The entire process is mathematically described as follows:

$${\phi }_{in}(x,y)+2S_{DM}(x,y)+F(x,y)={\phi }_{out}(x,y)$$

(5)

where $S_{DM}(x,y)$, $F(x,y)$ and ${\phi }_{out}(x,y)$ are the DM surface distribution, the induced laser wavefront distortion function and the output wavefront distribution, respectively [69]. The relationship between the input and the output wavefront through the laser system is linear and can be described in terms of the transmission function $H(x,y)$:

$$H(x,y)={\phi }_{in}(x,y)+F(x,y)$$

(6)

If the initial conditions were expressed by the output wavefront ${\phi }_{out}(x,y)$ and the DM surface $S_{DM}^{\left(0\right)}(x,y)$, the first compensation DM surface distribution $S_{DM}^{\left(1\right)}(x,y)$, representing the wavefront shaping in the laser system, can be calculated as follows:

$$\left\{\begin{array}{cc}\hfill H(x,y)& ={\phi }_{out}(x,y)-2S_{DM}^{\left(0\right)}(x,y)\hfill \\ \hfill S_{DM}^{\left(1\right)}(x,y)& ={\displaystyle \frac{1}{2}}\left[{\phi }_{aim}(x,y)-H(x,y)\right]\hfill \end{array}\right.$$

(7)

by considering the wavefront distribution ${\phi }_{aim}(x,y)$ and the transmission function $H(x,y)$. When the laser system itself (i.e., the aberrations) is linear, the output flattening wavefront distribution cannot be obtained after the first wavefront correction. So, the iterative method should be applied:

$$S_{DM}^{(n+1)}(x,y)={\displaystyle \frac{1}{2}}\left[{\phi }_{aim}(x,y)-{\phi }_{out}^{\left(n\right)}(x,y)\right]+S_{DM}^{\left(n\right)}(x,y)$$

(8)

where $S_{DM}^{\left(n\right)}(x,y)$ represents the DM surface distribution at the $n^{th}$ iteration, and for $n=0$, it represents the initial DM surface; ${\phi }_{out}^{\left(n\right)}(x,y)$ represents the $n^{th}$ output wavefront distribution, and for $n=0$, it represents the initial wavefront [70].
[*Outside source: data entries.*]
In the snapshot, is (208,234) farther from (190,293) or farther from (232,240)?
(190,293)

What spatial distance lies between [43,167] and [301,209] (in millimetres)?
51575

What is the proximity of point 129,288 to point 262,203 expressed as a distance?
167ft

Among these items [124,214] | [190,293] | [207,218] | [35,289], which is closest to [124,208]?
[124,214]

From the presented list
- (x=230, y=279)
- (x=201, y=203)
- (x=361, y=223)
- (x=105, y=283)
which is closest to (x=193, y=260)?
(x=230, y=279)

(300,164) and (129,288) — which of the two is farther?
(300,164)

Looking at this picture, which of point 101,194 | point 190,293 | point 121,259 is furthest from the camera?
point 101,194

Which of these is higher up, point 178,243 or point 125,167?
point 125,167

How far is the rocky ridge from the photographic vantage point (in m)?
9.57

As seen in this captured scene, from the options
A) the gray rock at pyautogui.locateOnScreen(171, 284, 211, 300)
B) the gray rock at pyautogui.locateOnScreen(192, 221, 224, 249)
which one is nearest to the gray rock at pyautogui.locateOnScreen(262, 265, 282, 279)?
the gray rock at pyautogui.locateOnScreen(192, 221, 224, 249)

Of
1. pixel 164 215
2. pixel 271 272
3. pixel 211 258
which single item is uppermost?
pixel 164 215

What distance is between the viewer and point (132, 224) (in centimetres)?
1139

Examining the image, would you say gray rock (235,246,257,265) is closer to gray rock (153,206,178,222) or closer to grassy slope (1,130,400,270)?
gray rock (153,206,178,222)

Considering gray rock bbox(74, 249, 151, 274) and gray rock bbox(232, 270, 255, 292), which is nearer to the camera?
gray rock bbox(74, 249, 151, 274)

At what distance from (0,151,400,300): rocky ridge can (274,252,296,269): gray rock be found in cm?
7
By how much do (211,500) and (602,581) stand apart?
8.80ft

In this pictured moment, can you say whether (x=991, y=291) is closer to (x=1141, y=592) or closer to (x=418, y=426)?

Hence, the dynamical adjustment of the laser beam profile by the simultaneous AO correction of aberration effects is essential to induce material removal and surface modification with sub-micron accuracy. This enables adaptive welding strategies, such as seam tracking and gap bridging. In fact, ultrafast lasers combined with AO can track seams with high precision due to their ability to rapidly adjust focus and intensity. This is particularly useful for materials with intricate geometries or uneven surfaces [1]. AO excels in handling complex weld geometries (e.g., curved seams) due to its ability to dynamically adjust beam parameters. Moreover, AO allows ultrafast lasers to adaptively bridge gaps by modifying the beam profile or oscillating the focal point. This ensures consistent energy delivery across varying material separations. With increased tolerance to joint gaps, AO reduces the need for precise machining or clamping during part preparation. This lowers manufacturing costs and shortens production times. In particular, ultrafast lasers excel in processing transparent materials (e.g., glass) through nonlinear absorption mechanisms. AO enhances this capability by enabling precise 3D structuring and deep penetration welding, such as forming molten structures up to 5 mm deep in quartz glass [71]. Furthermore, parallelization enabled by AO reduces processing times by allowing for the simultaneous processing of multiple areas or rapid switching between focal positions [1]. All these advancements make adaptive optics a transformative technology in laser welding, offering unparalleled precision, efficiency, and adaptability for industrial applications.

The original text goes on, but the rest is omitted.